● **PAGE TEXT**:
--

In an age of rapidly advancing technology and conflicting economic forces, it is important to guard against overuse of medical treatments and interventions, according to Pieter Cohen, M.D. He was this year’s William Goodson Jr. lecturer.
Cohen, an associate professor of medicine at Harvard Medical School, spoke Nov. 3 about “Slow Medicine,” the approach he and others promote at slowmedupdates.com. Cohen described Slow Medicine as thoughtful practice that involves patients, relies on the best evidence available and is “applied to help decrease excessive and potentially harmful interventions.”
Relatively high use of medical resources and procedures does not produce better results in many areas, Cohen said. For example, research indicates that 30 percent of U.S. knee replacement surgeries are not appropriate. That’s 200,000 major surgeries a year that should have been avoided, he said, resulting in 14,000 people needlessly suffering serious complications and side effects.
Similarly, aggressively ordering lots of CT scans and other tests can result in other overtreatments, not to mention increased anxiety and other side effects, he said, especially when tests produce false positive results.
Cohen cited research in 1973 by John Wennberg, M.D., author of “Tracking Medicine,” who identified the two main drivers of medical overuse. One is supply, so that adding physicians, specialists and hospital beds to an area will increase its use of medicine. The other is the style of medical practice prevalent in an area.
When Wennberg did his research, it was rejected by the Journal of the American Medical Association. But Dartmouth University then financed Wennberg’s work and started the Atlas Project, which examined patterns of medical use and resource intensity in the U.S.
According to Cohen, Wennberg’s conclusions have been proven correct, and Slow Medicine “digs deeper into the style issue to figure out what we can do better.” By involving patients, fully looking at options and not quickly reaching for a specific diagnosis and treatment, he said, Slow Medicine can improve care.
Economic pressures from pharmaceutical companies and medical device makers can promote overuse of some treatments, while cost pressures can curb others than might be beneficial. Slow Medicine tries to put the focus back on what’s best for the patient, which can end up saving money, but for the right reasons. It also keeps physicians from doing things mainly to make themselves feel better, and can prevent extending a treatment that works for some types of patients to others for whom it really wouldn’t be beneficial.
Cohen said Slow Medicine also can take more effort, to fully explain possible risks and rewards of different treatment choices, so that patients have more information and can know that there’s a good case to be made for more than one treatment option. In the end, more thoughtful, appropriate and caring practice can result.
Slow Medicine also is “about letting go of a specific, certain diagnosis” in favor of a more general assessment and then watchful waiting for signs of a particular ailment or for a clearer indication that treatment is needed. The slower approach often provides time for healing without intervention, he said, or provides the data needed to take the best treatment approach possible.
Cohen was the 31st speaker in the William B. Goodson Jr., M.D., Memorial Lectureship, which was established in 1987 by a group of families, patients, colleagues and friends to honor Goodson’s many contributions to medicine.

--

● **RECORD SET**:
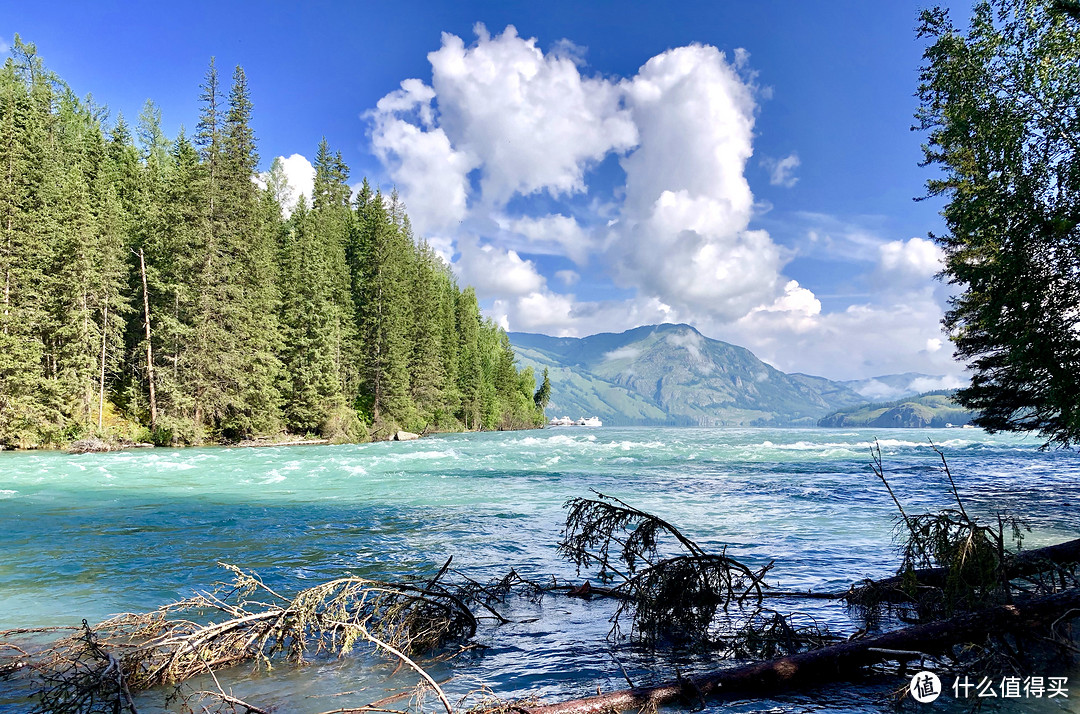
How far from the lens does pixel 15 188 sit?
29000 millimetres

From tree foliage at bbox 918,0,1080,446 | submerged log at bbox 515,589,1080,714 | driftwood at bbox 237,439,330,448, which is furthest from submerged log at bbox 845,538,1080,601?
driftwood at bbox 237,439,330,448

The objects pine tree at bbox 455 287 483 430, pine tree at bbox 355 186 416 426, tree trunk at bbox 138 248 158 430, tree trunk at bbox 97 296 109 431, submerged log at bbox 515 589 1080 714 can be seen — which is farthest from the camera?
pine tree at bbox 455 287 483 430

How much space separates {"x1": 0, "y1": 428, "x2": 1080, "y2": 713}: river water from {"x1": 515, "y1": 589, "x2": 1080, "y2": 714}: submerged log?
175 mm

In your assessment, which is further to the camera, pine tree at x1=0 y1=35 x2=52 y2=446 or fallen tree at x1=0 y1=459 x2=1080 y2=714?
pine tree at x1=0 y1=35 x2=52 y2=446

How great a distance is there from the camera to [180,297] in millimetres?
36031

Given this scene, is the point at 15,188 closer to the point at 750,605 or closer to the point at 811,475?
the point at 750,605

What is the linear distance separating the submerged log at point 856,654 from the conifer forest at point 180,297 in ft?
116

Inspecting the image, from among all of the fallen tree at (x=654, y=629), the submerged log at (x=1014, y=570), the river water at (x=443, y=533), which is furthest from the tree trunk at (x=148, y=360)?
the submerged log at (x=1014, y=570)

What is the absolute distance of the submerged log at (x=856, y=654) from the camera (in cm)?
401

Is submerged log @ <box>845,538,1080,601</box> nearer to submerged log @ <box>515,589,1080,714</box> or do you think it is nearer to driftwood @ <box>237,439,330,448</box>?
submerged log @ <box>515,589,1080,714</box>

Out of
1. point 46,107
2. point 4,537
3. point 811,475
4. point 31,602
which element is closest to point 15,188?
point 46,107

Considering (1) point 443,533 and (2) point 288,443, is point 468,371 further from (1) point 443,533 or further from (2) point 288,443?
(1) point 443,533

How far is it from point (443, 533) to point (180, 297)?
32.2 m

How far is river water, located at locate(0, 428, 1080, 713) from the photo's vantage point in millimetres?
5051
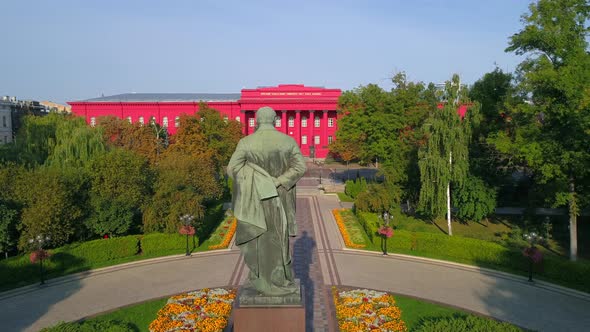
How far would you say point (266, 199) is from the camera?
308 inches

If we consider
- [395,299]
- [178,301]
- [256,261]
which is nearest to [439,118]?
[395,299]

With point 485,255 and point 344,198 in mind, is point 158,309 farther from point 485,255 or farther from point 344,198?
point 344,198

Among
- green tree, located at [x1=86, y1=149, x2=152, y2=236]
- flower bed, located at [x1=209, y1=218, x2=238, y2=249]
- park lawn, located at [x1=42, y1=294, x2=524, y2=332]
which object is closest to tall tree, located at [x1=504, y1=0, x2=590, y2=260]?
park lawn, located at [x1=42, y1=294, x2=524, y2=332]

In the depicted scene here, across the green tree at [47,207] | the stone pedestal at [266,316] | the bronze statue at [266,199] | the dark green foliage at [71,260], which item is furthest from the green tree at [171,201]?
the stone pedestal at [266,316]

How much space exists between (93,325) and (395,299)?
9488 mm

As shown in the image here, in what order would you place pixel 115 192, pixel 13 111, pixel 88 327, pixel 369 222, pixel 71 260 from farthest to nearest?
pixel 13 111 < pixel 369 222 < pixel 115 192 < pixel 71 260 < pixel 88 327

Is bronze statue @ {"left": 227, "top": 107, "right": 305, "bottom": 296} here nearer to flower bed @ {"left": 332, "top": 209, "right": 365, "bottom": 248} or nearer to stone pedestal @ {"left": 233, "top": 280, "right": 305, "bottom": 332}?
stone pedestal @ {"left": 233, "top": 280, "right": 305, "bottom": 332}

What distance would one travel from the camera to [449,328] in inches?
428

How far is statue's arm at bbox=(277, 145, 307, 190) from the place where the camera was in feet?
25.2

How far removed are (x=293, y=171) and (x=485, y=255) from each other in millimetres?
15028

--

● **THINGS TO DO**:
- 1) For each statement below, say whether it agrees with the Slow Medicine article. Answer yes or no and quote the deciding words from the article.
(a) Cohen is an associate professor of medicine at Harvard Medical School.
(b) The Journal of the American Medical Association published Wennberg's research when he did it.
(c) The Goodson lectureship was established in 1987.
- 2) Copy out everything in the Slow Medicine article from "According to Cohen, Wennberg’s" down to "wouldn’t be beneficial.".

● **OUTPUTS BY TASK**:
- 1)
(a) Yes: "Cohen, an associate professor of medicine at Harvard Medical School"
(b) No: "it was rejected by the Journal of the American Medical Association"
(c) Yes: "which was established in 1987 by a group of families, patients, colleagues and friends"

- 2)
According to Cohen, Wennberg’s conclusions have been proven correct, and Slow Medicine “digs deeper into the style issue to figure out what we can do better.” By involving patients, fully looking at options and not quickly reaching for a specific diagnosis and treatment, he said, Slow Medicine can improve care.
Economic pressures from pharmaceutical companies and medical device makers can promote overuse of some treatments, while cost pressures can curb others than might be beneficial. Slow Medicine tries to put the focus back on what’s best for the patient, which can end up saving money, but for the right reasons. It also keeps physicians from doing things mainly to make themselves feel better, and can prevent extending a treatment that works for some types of patients to others for whom it really wouldn’t be beneficial.